Below is the example using the anchor realloc constraint.

pub struct Example {
    pub payer: Signer<'info>,
        seeds = [b"example"],
        realloc = 8 + std::mem::size_of::() + 100,
        realloc::payer = payer,
        realloc::zero = false,
    pub acc: Account<'info, MyType>,
    pub system_program: Program<'info, System>,

The anchor-lang doc says:

The realloc::zero constraint is required in order to determine whether the new memory should be zero initialized after reallocation.

Note: Memory used to grow is already zero-initialized upon program entrypoint and re-zeroing it wastes compute units. If within the same call a program reallocs from larger to smaller and back to larger again the new space could contain stale data. Pass true for zero_init in this case, otherwise compute units will be wasted re-zero-initializing.



I don't really understand what the documentation explaination means. Could someone explain in more simple terms what "zero initialized" means and provide an example of when realloc::zero should be set to true?

1 Answer 1


zero-initialized means that all the bytes in memory will be initialized to 0x00. What this means depends on the type of data you have in there.

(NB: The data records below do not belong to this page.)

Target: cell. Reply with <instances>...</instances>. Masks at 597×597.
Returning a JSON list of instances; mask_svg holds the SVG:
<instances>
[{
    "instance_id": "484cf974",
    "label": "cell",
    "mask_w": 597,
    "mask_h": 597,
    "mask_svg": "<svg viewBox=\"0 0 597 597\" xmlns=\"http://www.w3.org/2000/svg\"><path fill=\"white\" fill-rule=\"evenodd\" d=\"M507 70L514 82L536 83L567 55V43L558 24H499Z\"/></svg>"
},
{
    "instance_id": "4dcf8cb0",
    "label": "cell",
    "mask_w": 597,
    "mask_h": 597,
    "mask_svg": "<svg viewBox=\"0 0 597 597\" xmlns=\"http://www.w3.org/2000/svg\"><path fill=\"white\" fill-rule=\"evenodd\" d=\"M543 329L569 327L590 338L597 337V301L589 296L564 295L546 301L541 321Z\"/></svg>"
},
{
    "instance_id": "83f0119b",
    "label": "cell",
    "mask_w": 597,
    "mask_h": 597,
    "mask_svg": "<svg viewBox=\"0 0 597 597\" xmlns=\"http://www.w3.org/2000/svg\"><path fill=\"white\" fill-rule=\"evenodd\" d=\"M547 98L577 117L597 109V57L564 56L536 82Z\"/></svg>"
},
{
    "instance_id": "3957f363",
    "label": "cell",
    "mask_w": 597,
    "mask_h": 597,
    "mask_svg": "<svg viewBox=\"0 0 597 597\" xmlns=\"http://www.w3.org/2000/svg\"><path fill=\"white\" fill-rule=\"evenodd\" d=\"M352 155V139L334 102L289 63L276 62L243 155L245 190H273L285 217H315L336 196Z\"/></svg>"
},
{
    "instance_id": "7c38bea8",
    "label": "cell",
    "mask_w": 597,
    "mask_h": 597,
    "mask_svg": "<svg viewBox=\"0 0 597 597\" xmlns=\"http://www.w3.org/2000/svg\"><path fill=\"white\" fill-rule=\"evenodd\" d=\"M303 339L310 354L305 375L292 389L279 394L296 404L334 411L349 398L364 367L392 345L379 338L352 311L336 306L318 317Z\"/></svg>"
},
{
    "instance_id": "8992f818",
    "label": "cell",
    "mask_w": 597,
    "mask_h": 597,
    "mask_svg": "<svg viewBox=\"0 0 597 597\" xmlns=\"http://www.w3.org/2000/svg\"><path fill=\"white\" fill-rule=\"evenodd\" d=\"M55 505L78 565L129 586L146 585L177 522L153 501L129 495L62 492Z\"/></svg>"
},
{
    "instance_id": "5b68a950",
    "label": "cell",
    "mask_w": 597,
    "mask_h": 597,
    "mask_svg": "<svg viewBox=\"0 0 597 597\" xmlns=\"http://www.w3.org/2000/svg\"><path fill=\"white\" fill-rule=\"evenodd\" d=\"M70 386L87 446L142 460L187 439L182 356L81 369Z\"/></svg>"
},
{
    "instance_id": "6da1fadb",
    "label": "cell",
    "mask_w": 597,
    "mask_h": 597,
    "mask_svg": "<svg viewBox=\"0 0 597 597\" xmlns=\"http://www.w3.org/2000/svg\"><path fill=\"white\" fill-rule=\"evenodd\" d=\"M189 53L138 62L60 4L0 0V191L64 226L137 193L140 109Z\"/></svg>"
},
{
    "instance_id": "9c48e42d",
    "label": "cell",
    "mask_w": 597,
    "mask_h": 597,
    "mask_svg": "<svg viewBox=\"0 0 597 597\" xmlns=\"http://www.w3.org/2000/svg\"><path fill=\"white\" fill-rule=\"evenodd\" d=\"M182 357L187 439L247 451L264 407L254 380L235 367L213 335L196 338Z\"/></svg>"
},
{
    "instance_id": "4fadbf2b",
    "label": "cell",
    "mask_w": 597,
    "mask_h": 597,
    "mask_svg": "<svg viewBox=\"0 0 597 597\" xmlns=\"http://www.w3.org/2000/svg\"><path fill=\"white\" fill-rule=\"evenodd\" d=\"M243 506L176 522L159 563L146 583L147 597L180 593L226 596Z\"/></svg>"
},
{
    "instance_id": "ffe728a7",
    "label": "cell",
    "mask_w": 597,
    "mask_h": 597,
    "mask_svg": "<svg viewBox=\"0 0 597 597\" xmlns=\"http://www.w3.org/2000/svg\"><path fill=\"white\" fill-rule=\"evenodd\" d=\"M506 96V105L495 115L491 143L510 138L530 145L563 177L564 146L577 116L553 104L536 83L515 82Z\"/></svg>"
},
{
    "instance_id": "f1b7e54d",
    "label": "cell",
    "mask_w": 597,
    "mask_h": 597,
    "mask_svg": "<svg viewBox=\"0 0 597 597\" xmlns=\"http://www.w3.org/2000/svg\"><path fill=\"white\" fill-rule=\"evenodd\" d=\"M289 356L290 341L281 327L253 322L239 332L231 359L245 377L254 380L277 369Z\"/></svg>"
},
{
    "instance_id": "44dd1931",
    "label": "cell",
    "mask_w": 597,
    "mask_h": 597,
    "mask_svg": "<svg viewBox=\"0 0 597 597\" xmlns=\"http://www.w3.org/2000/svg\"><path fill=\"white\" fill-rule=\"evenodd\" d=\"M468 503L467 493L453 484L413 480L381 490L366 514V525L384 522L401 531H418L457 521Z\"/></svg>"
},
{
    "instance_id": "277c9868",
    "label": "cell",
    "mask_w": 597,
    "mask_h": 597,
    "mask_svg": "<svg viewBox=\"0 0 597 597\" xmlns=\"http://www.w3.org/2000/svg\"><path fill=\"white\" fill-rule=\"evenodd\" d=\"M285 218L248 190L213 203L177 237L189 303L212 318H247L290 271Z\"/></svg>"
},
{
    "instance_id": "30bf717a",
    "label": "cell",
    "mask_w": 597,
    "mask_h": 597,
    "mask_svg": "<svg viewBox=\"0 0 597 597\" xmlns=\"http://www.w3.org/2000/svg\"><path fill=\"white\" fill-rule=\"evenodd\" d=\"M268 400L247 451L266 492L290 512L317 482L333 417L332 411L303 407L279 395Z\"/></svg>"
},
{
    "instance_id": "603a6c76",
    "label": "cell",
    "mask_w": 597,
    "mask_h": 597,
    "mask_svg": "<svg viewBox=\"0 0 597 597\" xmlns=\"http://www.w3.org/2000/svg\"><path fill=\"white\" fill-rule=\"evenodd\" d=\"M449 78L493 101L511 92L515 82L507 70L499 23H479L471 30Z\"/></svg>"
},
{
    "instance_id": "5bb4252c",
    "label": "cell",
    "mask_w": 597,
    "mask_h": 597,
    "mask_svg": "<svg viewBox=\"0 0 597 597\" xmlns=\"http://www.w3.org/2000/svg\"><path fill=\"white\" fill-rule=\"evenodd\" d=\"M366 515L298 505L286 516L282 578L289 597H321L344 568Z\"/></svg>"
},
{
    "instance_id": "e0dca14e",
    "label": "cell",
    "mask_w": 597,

Let's say you have some integers in there, no matter if signed or unsigned, the zero-initialization means you will have the numeric value of 0 in these struct fields.

Say you have a counter field in the new data, telling you much many items you already sold. You would expect that to be 0 when you create it. Without zero initialization, you can have any random value in there. So it could 3,718 or -32,768. You would then have to make sure that you explicitly assign an initial value to your data, in all possible execution paths.

What the docs also say is that you only need to request zero initialization if you have used the memory before, then shrunk it, and then expanded it again. In that case, and only in that case, there can be random values.

If the memory is newly allocated, it is already zero-initialized by the Solana runtime, so you don't have to initialize it again.